▶ _WORK TO COMPLETE_
Among the entries below, find the lines with the word "alone" and copy them.

▶ _RECORDS SUPPLIED_
········

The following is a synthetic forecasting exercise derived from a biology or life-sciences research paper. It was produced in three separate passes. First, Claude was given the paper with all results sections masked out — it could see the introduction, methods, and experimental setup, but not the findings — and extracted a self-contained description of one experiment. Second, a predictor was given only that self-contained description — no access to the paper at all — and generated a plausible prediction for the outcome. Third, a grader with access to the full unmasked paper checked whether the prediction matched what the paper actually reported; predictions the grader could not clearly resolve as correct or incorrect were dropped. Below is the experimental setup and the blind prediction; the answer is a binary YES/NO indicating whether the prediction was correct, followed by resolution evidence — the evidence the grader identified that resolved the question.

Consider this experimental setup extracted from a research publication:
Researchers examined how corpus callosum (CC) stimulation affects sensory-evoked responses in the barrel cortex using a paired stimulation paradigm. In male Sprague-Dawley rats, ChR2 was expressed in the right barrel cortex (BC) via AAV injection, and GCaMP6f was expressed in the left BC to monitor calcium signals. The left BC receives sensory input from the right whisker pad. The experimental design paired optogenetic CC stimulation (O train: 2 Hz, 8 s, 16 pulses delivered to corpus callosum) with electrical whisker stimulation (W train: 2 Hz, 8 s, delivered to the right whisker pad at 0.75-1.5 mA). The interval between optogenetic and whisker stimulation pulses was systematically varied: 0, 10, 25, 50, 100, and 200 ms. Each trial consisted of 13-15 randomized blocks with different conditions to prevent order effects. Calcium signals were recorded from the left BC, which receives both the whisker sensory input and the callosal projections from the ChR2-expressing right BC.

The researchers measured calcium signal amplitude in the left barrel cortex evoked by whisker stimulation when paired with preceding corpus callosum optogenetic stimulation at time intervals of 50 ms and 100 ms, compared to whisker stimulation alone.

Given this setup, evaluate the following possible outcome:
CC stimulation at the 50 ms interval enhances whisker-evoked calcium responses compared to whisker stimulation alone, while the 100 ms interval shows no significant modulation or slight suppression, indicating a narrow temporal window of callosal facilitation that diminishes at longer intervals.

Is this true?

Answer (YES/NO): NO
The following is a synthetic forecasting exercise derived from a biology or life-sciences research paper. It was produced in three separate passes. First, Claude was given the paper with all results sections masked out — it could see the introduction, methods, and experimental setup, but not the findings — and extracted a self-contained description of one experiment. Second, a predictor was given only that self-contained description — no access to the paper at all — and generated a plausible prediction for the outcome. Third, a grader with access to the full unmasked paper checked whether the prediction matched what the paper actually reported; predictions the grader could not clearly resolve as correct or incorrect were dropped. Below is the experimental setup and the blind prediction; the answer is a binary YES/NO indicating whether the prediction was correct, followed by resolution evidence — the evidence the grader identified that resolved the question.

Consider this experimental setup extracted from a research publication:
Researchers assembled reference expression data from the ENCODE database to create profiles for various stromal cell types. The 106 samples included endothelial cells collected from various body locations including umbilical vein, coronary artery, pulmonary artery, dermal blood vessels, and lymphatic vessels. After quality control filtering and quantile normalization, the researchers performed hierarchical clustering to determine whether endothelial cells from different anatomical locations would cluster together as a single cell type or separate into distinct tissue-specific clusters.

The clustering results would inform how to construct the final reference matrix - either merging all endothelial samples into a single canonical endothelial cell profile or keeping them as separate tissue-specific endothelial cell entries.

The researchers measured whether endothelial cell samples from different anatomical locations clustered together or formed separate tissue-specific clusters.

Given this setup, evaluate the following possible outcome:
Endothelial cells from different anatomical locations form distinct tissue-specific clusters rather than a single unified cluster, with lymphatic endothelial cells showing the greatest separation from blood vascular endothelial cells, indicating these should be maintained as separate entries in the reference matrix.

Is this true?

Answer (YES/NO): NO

········

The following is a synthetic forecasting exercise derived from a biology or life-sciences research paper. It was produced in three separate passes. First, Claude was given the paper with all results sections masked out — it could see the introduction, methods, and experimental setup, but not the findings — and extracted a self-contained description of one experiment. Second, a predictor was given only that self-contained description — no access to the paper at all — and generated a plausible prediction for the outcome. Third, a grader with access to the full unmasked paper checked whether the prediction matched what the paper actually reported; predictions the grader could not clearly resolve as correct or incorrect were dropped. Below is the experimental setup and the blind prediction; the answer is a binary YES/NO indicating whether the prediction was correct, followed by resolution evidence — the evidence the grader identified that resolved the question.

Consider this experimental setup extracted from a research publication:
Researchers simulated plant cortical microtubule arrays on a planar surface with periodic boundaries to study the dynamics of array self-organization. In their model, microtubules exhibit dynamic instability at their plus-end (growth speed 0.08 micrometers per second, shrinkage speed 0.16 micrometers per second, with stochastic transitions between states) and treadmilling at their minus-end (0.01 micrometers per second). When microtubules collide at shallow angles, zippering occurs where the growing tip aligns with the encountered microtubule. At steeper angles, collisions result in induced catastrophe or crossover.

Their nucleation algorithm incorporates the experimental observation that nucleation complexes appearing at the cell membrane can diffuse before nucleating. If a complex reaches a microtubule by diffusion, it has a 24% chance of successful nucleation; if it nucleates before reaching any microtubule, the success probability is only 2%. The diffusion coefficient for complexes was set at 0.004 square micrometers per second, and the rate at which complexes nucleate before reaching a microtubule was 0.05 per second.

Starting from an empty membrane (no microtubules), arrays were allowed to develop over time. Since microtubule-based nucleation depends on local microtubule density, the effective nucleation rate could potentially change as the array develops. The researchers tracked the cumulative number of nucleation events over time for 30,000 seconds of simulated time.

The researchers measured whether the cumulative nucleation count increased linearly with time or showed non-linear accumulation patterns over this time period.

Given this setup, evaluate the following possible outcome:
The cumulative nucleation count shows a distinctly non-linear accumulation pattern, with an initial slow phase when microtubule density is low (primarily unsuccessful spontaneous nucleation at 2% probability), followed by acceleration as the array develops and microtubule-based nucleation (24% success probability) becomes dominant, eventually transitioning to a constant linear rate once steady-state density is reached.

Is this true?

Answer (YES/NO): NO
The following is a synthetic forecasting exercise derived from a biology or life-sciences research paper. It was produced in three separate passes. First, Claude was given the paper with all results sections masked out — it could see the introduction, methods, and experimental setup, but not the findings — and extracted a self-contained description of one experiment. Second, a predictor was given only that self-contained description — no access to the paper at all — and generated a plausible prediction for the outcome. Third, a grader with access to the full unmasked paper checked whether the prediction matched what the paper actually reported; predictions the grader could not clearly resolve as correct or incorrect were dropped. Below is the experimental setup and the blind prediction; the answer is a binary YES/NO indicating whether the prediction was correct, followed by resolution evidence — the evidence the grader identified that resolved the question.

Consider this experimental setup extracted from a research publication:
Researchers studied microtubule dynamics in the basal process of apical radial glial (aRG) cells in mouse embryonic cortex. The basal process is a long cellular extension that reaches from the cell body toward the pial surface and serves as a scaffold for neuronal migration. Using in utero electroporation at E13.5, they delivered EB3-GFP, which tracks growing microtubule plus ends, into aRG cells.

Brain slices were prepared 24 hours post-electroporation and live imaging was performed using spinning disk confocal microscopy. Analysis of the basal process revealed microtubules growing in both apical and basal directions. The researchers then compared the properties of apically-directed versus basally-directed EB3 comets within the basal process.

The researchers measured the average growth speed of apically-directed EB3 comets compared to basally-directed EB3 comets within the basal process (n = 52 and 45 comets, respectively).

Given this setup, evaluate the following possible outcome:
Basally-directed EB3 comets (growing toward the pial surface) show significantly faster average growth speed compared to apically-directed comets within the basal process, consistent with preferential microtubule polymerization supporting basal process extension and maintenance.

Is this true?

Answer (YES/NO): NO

········

▶ _FINISHED TASK_
The researchers measured calcium signal amplitude in the left barrel cortex evoked by whisker stimulation when paired with preceding corpus callosum optogenetic stimulation at time intervals of 50 ms and 100 ms, compared to whisker stimulation alone.
CC stimulation at the 50 ms interval enhances whisker-evoked calcium responses compared to whisker stimulation alone, while the 100 ms interval shows no significant modulation or slight suppression, indicating a narrow temporal window of callosal facilitation that diminishes at longer intervals.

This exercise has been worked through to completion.